#### WRITTEN TASK:
Copy the data below word for word, keeping every line in its original order.

◇ ◇ ◇ ◇ ◇

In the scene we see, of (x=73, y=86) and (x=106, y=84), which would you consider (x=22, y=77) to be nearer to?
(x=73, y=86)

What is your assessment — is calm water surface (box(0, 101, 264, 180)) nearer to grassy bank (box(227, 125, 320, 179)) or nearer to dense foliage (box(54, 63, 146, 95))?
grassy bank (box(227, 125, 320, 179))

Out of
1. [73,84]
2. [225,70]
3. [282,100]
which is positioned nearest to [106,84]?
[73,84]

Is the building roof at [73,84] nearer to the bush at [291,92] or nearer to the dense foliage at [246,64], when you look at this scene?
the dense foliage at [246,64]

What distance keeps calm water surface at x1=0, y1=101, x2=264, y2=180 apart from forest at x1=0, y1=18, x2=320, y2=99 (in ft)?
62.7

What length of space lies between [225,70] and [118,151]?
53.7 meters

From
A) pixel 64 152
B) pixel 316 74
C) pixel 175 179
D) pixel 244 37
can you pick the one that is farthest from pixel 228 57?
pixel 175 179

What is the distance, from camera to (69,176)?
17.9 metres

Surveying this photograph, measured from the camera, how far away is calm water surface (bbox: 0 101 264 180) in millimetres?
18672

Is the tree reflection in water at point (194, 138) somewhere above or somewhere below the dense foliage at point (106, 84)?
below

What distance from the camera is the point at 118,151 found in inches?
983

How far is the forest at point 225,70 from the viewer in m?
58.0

◇ ◇ ◇ ◇ ◇

#### OUTPUT BELOW:
In the scene we see, of (x=73, y=86) and (x=106, y=84), which would you consider (x=22, y=77) to be nearer to?
(x=73, y=86)

What is your assessment — is calm water surface (box(0, 101, 264, 180)) nearer to grassy bank (box(227, 125, 320, 179)) or nearer to dense foliage (box(54, 63, 146, 95))?
grassy bank (box(227, 125, 320, 179))

Out of
1. [73,84]
2. [225,70]
3. [282,100]
which is positioned nearest to [106,84]?
[73,84]

Is the building roof at [73,84] nearer to the bush at [291,92] or nearer to the dense foliage at [246,64], when you look at this scene?
the dense foliage at [246,64]

What distance keeps calm water surface at x1=0, y1=101, x2=264, y2=180 apart from forest at x1=0, y1=18, x2=320, y2=99 (in ft)?
62.7

What length of space lies between [225,70] and [118,151]?
53.7 meters

From
A) pixel 64 152
B) pixel 316 74
C) pixel 175 179
D) pixel 244 37
can you pick the one that is farthest from pixel 228 57?
pixel 175 179

What is the distance, from camera to (69,176)?
17.9 metres

Surveying this photograph, measured from the camera, how far away is calm water surface (bbox: 0 101 264 180) in millimetres?
18672

Is the tree reflection in water at point (194, 138) somewhere above or somewhere below the dense foliage at point (106, 84)?
below

What distance from the camera is the point at 118,151 found in inches?
983

How far is the forest at point 225,70 from the viewer in m?
58.0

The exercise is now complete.